------ Information shown ------

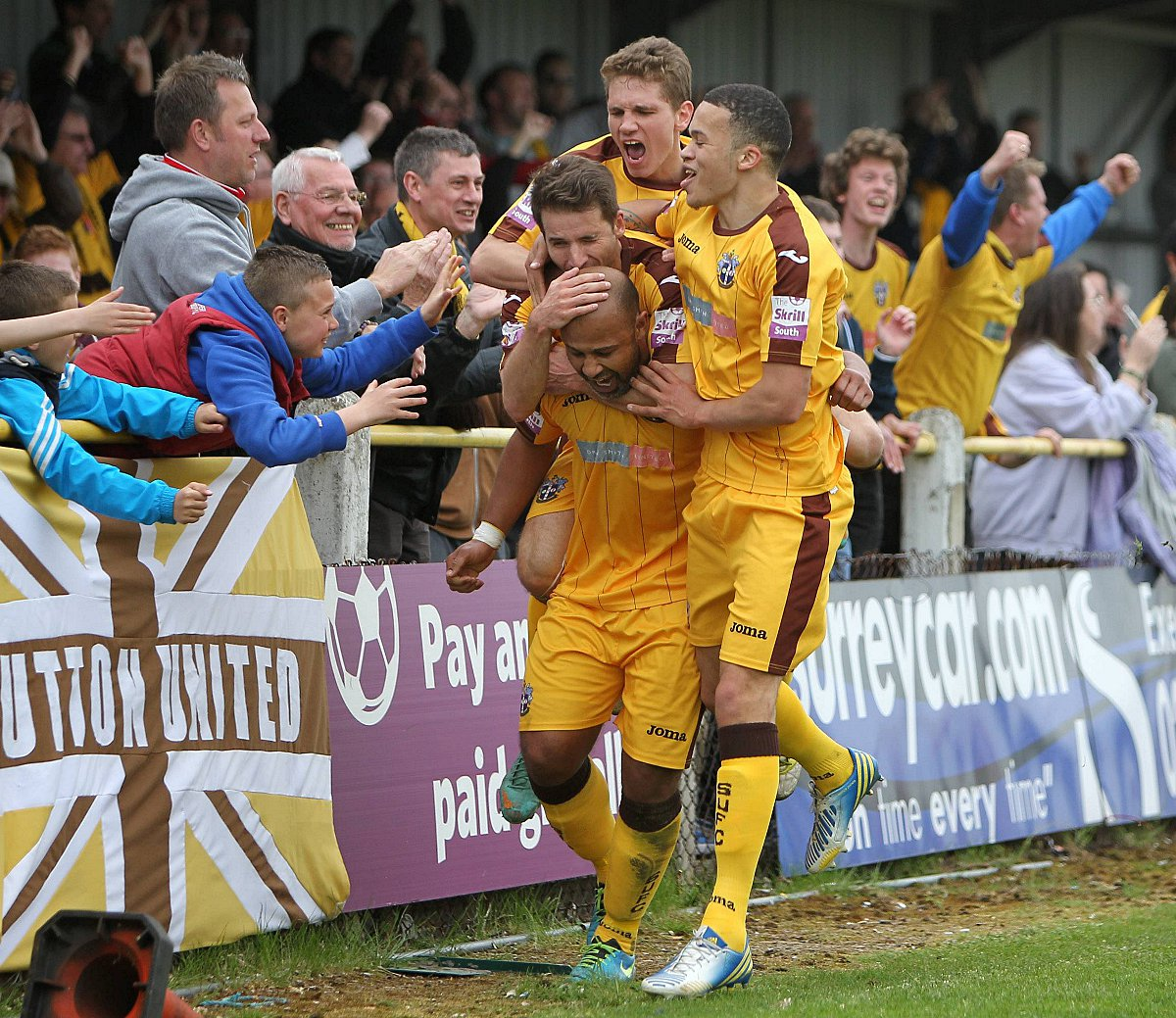 Happy memories: Simon Downer is mobbed after scoring the 3-1 win over Ebbsfleet at the back end of last season               All pictu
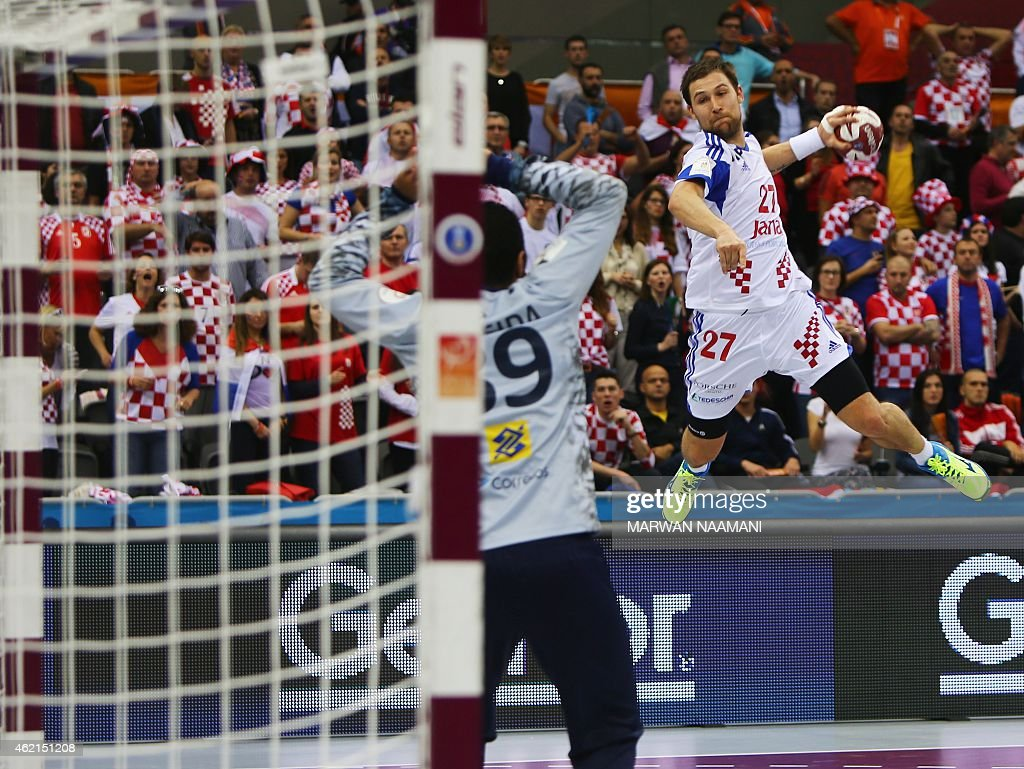 Croatia's Ivan Cupic attempts a shot on goal during the 24th Men's Handball World Championships Eighth Final EF7 match between Croatia and Brazil at the Ali Bin Hamad Al Attiya Arena in Doha on January 25, 2015. AFP PHOTO / MARWAN NAAMANI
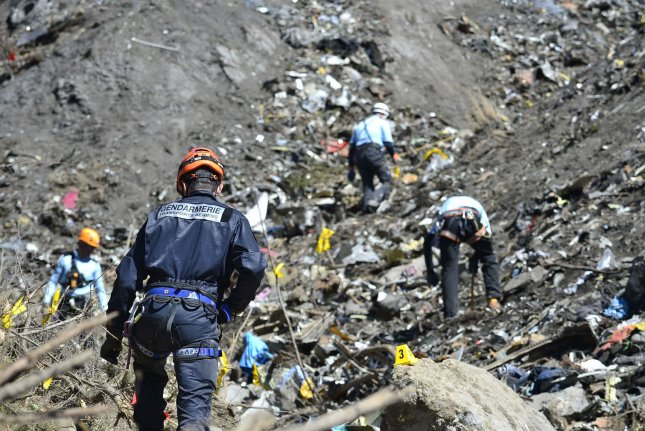 French police investigate after the Airbus A320 Germanwings passenger plane crashed into a mountain range of the French Alps on March 24, 2015. On the second anniversary of the crash, Gunther Lubitz said investigators' claims that his son, who co-piloted the plane, deliberately crashed it are false. Photo by Francis Pellier/MI DICOM/UPI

------

**Task instructions:**
From the first line to the last, repeat the data above exactly and leave the pictures out.

**Solution:**
 Happy memories: Simon Downer is mobbed after scoring the 3-1 win over Ebbsfleet at the back end of last season               All pictu
 Croatia's Ivan Cupic attempts a shot on goal during the 24th Men's Handball World Championships Eighth Final EF7 match between Croatia and Brazil at the Ali Bin Hamad Al Attiya Arena in Doha on January 25, 2015. AFP PHOTO / MARWAN NAAMANI
 French police investigate after the Airbus A320 Germanwings passenger plane crashed into a mountain range of the French Alps on March 24, 2015. On the second anniversary of the crash, Gunther Lubitz said investigators' claims that his son, who co-piloted the plane, deliberately crashed it are false. Photo by Francis Pellier/MI DICOM/UPI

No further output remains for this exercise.